For each of the following statements, answer yes or no according to whether it agrees with the forum comment on code design, and quote the deciding words from that comment. 1. The original implementation held all the molecules in a class container called DBMolecules. 2. The commenter insists on keeping the symmetric matrix container for similarity scores. 3. Stopping the rule evaluations when one rule score is zero makes little difference in computational time.

EXCERPT PROVIDED.
- - - - -

In any case, it would be very interesting to see what happens with ring-breaking in the AMBER approach. But I guess we are going a bit off-topic now...

from lomap.

nividic commented on July 23, 2024

I was checking the code spitting and I have some comments.

(1) The starting implementation was defining a class container (DBMolecules) which was holding all the molecules. On this container was possible to send messages like: compute the similarity matrices, build the graph etc. Although this class was a little bit overloaded of work, I liked more that design than the new one where there is just a normal python list as container to hold the molecules. Operations on the list are then performed by using other classes e.g. the similarity score is calculated by using the class Rule and other operations will be presumably performed by other classes. In my opinion, it was semantically more correct and easier the original code. The class Rules and the other classes that will need to manage the database look to me be unlinked from the database apart from passing it as function argument. In my opinion if we carry on in this way the code will be too fragmented again, but may be I’m wrong and I’m still biased from my original design.

(2) A possible way to clean up the original code (DBMolecules) could be for example for the rule part to define a method where you add rule objects to the container i.e. DBMolecules.addRule(rule name) and define all the rules in a separate file like the current rules.py. We could define a Rule virtual superclass and then define sub classes for the specialised rules.

(3) We should also add a mechanism, which stops the rule evaluations if for one of them the rule score is zero. This makes a lot of difference in terms of computational time. In my code a put out the charge rule for this reason and there was a lot of difference in terms of computational time processing large molecule data set containing molecules with different charges.

(4) To hold the similarity score I defined a symmetric matrix container derived from numpy. This was saving space and to the user was possible to use it like a normal matrix. Effectively I don’t know if we should keep it, usually we do not process a lot of compounds and to maintain the class is a little bit mathematically tricky to understand, so if you want to remove it I’m ok.

- - - - -

EXTRACTED RECORDS.

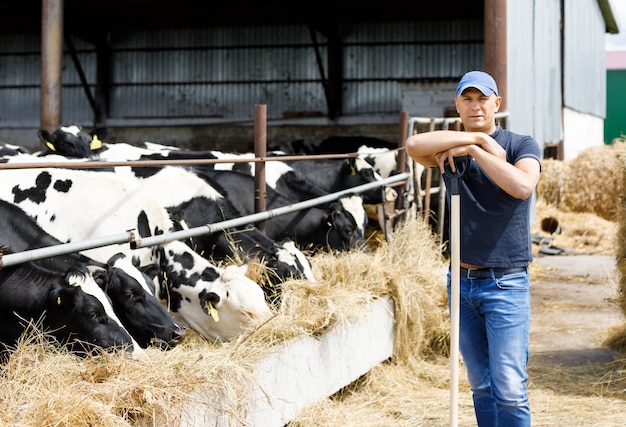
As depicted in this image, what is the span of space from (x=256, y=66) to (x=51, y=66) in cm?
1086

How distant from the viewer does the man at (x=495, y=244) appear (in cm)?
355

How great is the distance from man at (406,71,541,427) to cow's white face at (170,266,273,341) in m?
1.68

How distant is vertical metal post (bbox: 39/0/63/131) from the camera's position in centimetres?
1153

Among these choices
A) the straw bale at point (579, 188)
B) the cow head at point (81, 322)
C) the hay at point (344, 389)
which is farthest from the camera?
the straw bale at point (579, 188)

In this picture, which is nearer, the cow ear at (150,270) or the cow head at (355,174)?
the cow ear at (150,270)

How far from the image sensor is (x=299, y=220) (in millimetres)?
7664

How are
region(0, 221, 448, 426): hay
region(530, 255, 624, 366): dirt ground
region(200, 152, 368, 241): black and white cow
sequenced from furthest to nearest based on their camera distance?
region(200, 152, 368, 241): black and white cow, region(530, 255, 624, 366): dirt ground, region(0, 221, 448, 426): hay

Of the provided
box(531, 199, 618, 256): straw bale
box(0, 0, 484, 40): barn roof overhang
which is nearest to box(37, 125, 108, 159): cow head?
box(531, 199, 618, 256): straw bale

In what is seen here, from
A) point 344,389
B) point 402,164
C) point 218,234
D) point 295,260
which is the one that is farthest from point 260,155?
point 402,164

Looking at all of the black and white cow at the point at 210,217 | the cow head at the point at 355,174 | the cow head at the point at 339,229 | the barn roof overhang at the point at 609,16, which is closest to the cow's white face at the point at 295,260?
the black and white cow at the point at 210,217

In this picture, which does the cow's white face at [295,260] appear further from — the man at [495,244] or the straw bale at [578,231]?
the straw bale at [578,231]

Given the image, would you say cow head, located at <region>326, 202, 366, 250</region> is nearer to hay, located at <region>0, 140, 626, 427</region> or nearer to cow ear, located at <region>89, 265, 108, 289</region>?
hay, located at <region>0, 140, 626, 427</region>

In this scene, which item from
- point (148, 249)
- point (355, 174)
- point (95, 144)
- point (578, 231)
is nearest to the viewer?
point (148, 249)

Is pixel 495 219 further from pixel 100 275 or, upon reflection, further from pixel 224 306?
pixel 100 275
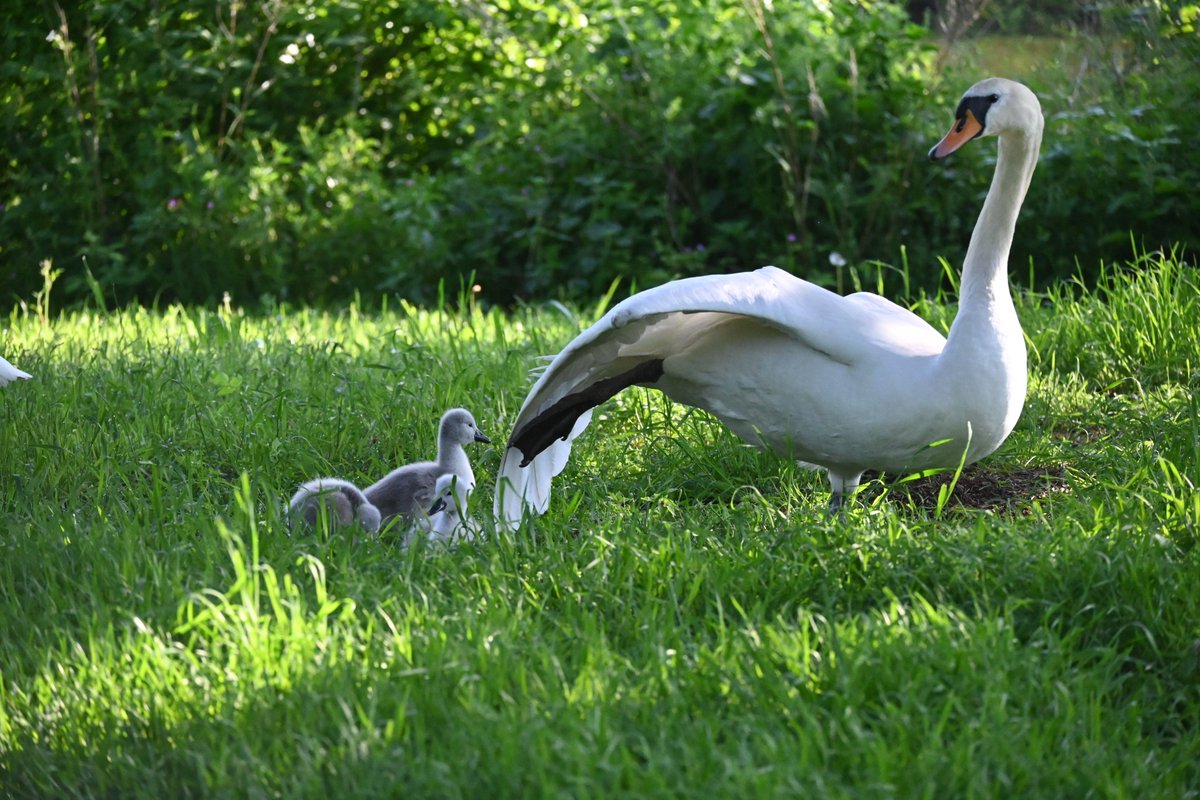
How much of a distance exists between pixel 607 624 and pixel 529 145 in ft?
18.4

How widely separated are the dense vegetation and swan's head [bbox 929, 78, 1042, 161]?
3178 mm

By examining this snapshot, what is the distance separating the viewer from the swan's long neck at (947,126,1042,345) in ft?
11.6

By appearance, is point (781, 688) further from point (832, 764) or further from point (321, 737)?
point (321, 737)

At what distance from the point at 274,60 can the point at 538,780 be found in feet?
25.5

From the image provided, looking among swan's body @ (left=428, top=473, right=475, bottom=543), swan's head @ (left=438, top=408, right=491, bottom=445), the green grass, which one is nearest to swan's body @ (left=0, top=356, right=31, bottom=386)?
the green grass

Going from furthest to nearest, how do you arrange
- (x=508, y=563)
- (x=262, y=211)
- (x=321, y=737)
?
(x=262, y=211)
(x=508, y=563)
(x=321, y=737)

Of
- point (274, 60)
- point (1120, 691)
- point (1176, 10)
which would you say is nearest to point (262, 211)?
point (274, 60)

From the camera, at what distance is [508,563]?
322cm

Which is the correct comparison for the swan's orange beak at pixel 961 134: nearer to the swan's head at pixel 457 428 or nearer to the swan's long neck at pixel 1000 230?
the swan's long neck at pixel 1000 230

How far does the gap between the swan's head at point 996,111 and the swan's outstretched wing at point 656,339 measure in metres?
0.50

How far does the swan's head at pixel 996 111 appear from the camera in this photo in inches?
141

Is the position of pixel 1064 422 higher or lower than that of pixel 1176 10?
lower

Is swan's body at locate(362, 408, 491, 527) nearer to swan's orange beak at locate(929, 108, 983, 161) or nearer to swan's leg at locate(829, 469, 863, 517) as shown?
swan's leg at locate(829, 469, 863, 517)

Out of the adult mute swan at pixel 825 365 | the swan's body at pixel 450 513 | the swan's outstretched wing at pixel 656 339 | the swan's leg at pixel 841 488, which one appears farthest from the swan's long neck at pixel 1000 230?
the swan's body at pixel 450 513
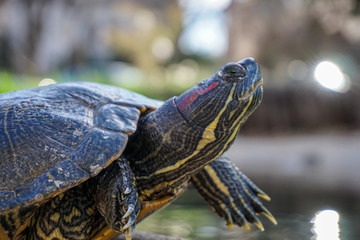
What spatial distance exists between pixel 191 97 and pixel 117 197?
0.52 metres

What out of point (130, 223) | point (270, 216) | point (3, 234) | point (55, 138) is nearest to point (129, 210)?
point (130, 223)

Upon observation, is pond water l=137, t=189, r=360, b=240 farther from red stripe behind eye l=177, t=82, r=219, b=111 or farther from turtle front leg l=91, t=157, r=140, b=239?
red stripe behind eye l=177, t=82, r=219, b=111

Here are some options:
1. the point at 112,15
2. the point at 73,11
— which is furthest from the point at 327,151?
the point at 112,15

- - - - -

THE ANSWER.
1. Yes: "The starting implementation was defining a class container (DBMolecules) which was holding all the molecules."
2. No: "so if you want to remove it I’m ok."
3. No: "This makes a lot of difference in terms of computational time."